Supplied data:
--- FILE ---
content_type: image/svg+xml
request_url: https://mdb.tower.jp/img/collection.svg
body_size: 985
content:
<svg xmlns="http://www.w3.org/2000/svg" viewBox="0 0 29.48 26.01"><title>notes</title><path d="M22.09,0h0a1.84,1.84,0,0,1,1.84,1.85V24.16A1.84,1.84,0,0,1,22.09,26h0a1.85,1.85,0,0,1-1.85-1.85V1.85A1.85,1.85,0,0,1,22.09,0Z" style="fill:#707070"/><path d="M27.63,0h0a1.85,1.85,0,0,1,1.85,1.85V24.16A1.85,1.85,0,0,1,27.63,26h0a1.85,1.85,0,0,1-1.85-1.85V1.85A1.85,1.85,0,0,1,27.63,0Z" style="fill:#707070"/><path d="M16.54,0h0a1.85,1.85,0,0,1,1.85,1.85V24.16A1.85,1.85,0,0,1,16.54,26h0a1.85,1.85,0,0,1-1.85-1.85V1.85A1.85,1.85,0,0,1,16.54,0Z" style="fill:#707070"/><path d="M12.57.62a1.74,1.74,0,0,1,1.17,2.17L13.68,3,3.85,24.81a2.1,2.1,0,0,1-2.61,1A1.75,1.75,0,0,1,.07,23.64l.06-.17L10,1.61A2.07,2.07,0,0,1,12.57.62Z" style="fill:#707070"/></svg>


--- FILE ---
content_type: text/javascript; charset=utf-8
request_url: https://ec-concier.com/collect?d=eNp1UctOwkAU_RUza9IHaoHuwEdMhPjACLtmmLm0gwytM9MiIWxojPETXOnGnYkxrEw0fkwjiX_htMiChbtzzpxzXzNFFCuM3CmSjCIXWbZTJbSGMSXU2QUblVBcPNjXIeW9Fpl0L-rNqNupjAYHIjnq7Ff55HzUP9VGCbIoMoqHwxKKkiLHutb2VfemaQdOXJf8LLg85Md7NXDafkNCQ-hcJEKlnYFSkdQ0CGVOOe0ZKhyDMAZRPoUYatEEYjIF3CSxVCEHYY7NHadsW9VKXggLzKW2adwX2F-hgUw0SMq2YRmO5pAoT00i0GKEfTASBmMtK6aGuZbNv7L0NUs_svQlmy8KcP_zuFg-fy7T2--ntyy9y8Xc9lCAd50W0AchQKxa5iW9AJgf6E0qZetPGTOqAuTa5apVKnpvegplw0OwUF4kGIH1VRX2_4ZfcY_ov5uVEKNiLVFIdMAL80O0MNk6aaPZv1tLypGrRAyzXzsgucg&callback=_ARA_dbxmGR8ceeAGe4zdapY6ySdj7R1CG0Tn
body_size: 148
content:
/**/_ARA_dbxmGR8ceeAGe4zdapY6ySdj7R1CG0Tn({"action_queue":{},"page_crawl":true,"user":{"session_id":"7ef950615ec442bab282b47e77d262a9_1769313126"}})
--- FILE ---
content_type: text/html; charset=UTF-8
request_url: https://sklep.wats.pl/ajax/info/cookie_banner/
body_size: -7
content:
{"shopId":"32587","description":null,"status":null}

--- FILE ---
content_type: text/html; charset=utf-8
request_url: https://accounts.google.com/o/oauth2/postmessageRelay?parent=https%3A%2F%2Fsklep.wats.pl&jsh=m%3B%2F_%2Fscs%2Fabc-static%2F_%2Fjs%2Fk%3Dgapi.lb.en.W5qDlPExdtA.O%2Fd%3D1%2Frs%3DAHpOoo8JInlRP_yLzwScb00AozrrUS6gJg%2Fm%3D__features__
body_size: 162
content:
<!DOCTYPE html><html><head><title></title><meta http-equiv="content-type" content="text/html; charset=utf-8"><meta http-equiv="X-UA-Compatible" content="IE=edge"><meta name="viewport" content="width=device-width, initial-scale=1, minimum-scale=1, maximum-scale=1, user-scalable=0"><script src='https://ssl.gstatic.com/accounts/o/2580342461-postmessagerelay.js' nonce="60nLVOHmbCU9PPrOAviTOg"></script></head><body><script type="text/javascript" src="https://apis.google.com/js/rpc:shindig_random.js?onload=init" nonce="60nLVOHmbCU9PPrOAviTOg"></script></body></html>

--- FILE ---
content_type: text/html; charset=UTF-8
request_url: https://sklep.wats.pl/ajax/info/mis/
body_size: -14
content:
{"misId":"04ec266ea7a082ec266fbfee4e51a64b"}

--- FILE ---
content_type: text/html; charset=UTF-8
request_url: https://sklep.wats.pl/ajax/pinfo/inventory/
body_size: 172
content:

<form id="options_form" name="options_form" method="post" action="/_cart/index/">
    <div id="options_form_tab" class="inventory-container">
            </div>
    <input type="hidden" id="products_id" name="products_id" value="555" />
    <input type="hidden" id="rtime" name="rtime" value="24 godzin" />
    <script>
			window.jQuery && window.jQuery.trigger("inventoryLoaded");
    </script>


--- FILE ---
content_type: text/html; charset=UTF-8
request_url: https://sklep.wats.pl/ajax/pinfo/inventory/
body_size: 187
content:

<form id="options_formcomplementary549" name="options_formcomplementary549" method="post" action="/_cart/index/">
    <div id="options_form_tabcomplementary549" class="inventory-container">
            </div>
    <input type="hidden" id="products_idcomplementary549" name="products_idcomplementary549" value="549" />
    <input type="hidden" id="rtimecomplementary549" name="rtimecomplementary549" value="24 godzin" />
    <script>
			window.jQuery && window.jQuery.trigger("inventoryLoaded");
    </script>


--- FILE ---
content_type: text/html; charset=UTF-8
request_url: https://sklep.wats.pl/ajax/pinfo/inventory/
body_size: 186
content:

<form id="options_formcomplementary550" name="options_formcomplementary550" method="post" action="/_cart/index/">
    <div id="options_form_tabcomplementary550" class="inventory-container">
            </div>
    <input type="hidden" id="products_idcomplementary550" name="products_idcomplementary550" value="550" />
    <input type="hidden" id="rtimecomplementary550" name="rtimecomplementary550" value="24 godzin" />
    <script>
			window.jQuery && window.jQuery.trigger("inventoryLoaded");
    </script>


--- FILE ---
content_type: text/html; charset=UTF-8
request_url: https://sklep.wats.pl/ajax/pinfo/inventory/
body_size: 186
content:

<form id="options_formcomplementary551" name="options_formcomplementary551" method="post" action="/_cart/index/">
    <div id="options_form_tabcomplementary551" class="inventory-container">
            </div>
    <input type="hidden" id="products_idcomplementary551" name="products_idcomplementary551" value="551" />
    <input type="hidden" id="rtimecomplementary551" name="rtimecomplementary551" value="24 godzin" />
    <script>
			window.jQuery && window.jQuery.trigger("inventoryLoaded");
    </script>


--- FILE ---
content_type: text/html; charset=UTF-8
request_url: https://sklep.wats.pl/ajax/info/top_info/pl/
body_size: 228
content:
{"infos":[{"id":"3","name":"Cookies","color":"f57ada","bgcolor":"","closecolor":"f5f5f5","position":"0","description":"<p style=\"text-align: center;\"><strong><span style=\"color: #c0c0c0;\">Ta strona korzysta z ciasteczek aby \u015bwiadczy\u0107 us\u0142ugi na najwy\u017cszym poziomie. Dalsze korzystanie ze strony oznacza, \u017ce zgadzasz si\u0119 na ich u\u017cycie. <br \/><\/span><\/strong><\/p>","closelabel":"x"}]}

Exercise details: Go through the records above and retype each one exactly.

Result:
--- FILE ---
content_type: image/svg+xml
request_url: https://mdb.tower.jp/img/collection.svg
body_size: 985
content:
<svg xmlns="http://www.w3.org/2000/svg" viewBox="0 0 29.48 26.01"><title>notes</title><path d="M22.09,0h0a1.84,1.84,0,0,1,1.84,1.85V24.16A1.84,1.84,0,0,1,22.09,26h0a1.85,1.85,0,0,1-1.85-1.85V1.85A1.85,1.85,0,0,1,22.09,0Z" style="fill:#707070"/><path d="M27.63,0h0a1.85,1.85,0,0,1,1.85,1.85V24.16A1.85,1.85,0,0,1,27.63,26h0a1.85,1.85,0,0,1-1.85-1.85V1.85A1.85,1.85,0,0,1,27.63,0Z" style="fill:#707070"/><path d="M16.54,0h0a1.85,1.85,0,0,1,1.85,1.85V24.16A1.85,1.85,0,0,1,16.54,26h0a1.85,1.85,0,0,1-1.85-1.85V1.85A1.85,1.85,0,0,1,16.54,0Z" style="fill:#707070"/><path d="M12.57.62a1.74,1.74,0,0,1,1.17,2.17L13.68,3,3.85,24.81a2.1,2.1,0,0,1-2.61,1A1.75,1.75,0,0,1,.07,23.64l.06-.17L10,1.61A2.07,2.07,0,0,1,12.57.62Z" style="fill:#707070"/></svg>


--- FILE ---
content_type: text/javascript; charset=utf-8
request_url: https://ec-concier.com/collect?d=eNp1UctOwkAU_RUza9IHaoHuwEdMhPjACLtmmLm0gwytM9MiIWxojPETXOnGnYkxrEw0fkwjiX_htMiChbtzzpxzXzNFFCuM3CmSjCIXWbZTJbSGMSXU2QUblVBcPNjXIeW9Fpl0L-rNqNupjAYHIjnq7Ff55HzUP9VGCbIoMoqHwxKKkiLHutb2VfemaQdOXJf8LLg85Md7NXDafkNCQ-hcJEKlnYFSkdQ0CGVOOe0ZKhyDMAZRPoUYatEEYjIF3CSxVCEHYY7NHadsW9VKXggLzKW2adwX2F-hgUw0SMq2YRmO5pAoT00i0GKEfTASBmMtK6aGuZbNv7L0NUs_svQlmy8KcP_zuFg-fy7T2--ntyy9y8Xc9lCAd50W0AchQKxa5iW9AJgf6E0qZetPGTOqAuTa5apVKnpvegplw0OwUF4kGIH1VRX2_4ZfcY_ov5uVEKNiLVFIdMAL80O0MNk6aaPZv1tLypGrRAyzXzsgucg&callback=_ARA_dbxmGR8ceeAGe4zdapY6ySdj7R1CG0Tn
body_size: 148
content:
/**/_ARA_dbxmGR8ceeAGe4zdapY6ySdj7R1CG0Tn({"action_queue":{},"page_crawl":true,"user":{"session_id":"7ef950615ec442bab282b47e77d262a9_1769313126"}})
--- FILE ---
content_type: text/html; charset=UTF-8
request_url: https://sklep.wats.pl/ajax/info/cookie_banner/
body_size: -7
content:
{"shopId":"32587","description":null,"status":null}

--- FILE ---
content_type: text/html; charset=utf-8
request_url: https://accounts.google.com/o/oauth2/postmessageRelay?parent=https%3A%2F%2Fsklep.wats.pl&jsh=m%3B%2F_%2Fscs%2Fabc-static%2F_%2Fjs%2Fk%3Dgapi.lb.en.W5qDlPExdtA.O%2Fd%3D1%2Frs%3DAHpOoo8JInlRP_yLzwScb00AozrrUS6gJg%2Fm%3D__features__
body_size: 162
content:
<!DOCTYPE html><html><head><title></title><meta http-equiv="content-type" content="text/html; charset=utf-8"><meta http-equiv="X-UA-Compatible" content="IE=edge"><meta name="viewport" content="width=device-width, initial-scale=1, minimum-scale=1, maximum-scale=1, user-scalable=0"><script src='https://ssl.gstatic.com/accounts/o/2580342461-postmessagerelay.js' nonce="60nLVOHmbCU9PPrOAviTOg"></script></head><body><script type="text/javascript" src="https://apis.google.com/js/rpc:shindig_random.js?onload=init" nonce="60nLVOHmbCU9PPrOAviTOg"></script></body></html>

--- FILE ---
content_type: text/html; charset=UTF-8
request_url: https://sklep.wats.pl/ajax/info/mis/
body_size: -14
content:
{"misId":"04ec266ea7a082ec266fbfee4e51a64b"}

--- FILE ---
content_type: text/html; charset=UTF-8
request_url: https://sklep.wats.pl/ajax/pinfo/inventory/
body_size: 172
content:

<form id="options_form" name="options_form" method="post" action="/_cart/index/">
    <div id="options_form_tab" class="inventory-container">
            </div>
    <input type="hidden" id="products_id" name="products_id" value="555" />
    <input type="hidden" id="rtime" name="rtime" value="24 godzin" />
    <script>
			window.jQuery && window.jQuery.trigger("inventoryLoaded");
    </script>


--- FILE ---
content_type: text/html; charset=UTF-8
request_url: https://sklep.wats.pl/ajax/pinfo/inventory/
body_size: 187
content:

<form id="options_formcomplementary549" name="options_formcomplementary549" method="post" action="/_cart/index/">
    <div id="options_form_tabcomplementary549" class="inventory-container">
            </div>
    <input type="hidden" id="products_idcomplementary549" name="products_idcomplementary549" value="549" />
    <input type="hidden" id="rtimecomplementary549" name="rtimecomplementary549" value="24 godzin" />
    <script>
			window.jQuery && window.jQuery.trigger("inventoryLoaded");
    </script>


--- FILE ---
content_type: text/html; charset=UTF-8
request_url: https://sklep.wats.pl/ajax/pinfo/inventory/
body_size: 186
content:

<form id="options_formcomplementary550" name="options_formcomplementary550" method="post" action="/_cart/index/">
    <div id="options_form_tabcomplementary550" class="inventory-container">
            </div>
    <input type="hidden" id="products_idcomplementary550" name="products_idcomplementary550" value="550" />
    <input type="hidden" id="rtimecomplementary550" name="rtimecomplementary550" value="24 godzin" />
    <script>
			window.jQuery && window.jQuery.trigger("inventoryLoaded");
    </script>


--- FILE ---
content_type: text/html; charset=UTF-8
request_url: https://sklep.wats.pl/ajax/pinfo/inventory/
body_size: 186
content:

<form id="options_formcomplementary551" name="options_formcomplementary551" method="post" action="/_cart/index/">
    <div id="options_form_tabcomplementary551" class="inventory-container">
            </div>
    <input type="hidden" id="products_idcomplementary551" name="products_idcomplementary551" value="551" />
    <input type="hidden" id="rtimecomplementary551" name="rtimecomplementary551" value="24 godzin" />
    <script>
			window.jQuery && window.jQuery.trigger("inventoryLoaded");
    </script>


--- FILE ---
content_type: text/html; charset=UTF-8
request_url: https://sklep.wats.pl/ajax/info/top_info/pl/
body_size: 228
content:
{"infos":[{"id":"3","name":"Cookies","color":"f57ada","bgcolor":"","closecolor":"f5f5f5","position":"0","description":"<p style=\"text-align: center;\"><strong><span style=\"color: #c0c0c0;\">Ta strona korzysta z ciasteczek aby \u015bwiadczy\u0107 us\u0142ugi na najwy\u017cszym poziomie. Dalsze korzystanie ze strony oznacza, \u017ce zgadzasz si\u0119 na ich u\u017cycie. <br \/><\/span><\/strong><\/p>","closelabel":"x"}]}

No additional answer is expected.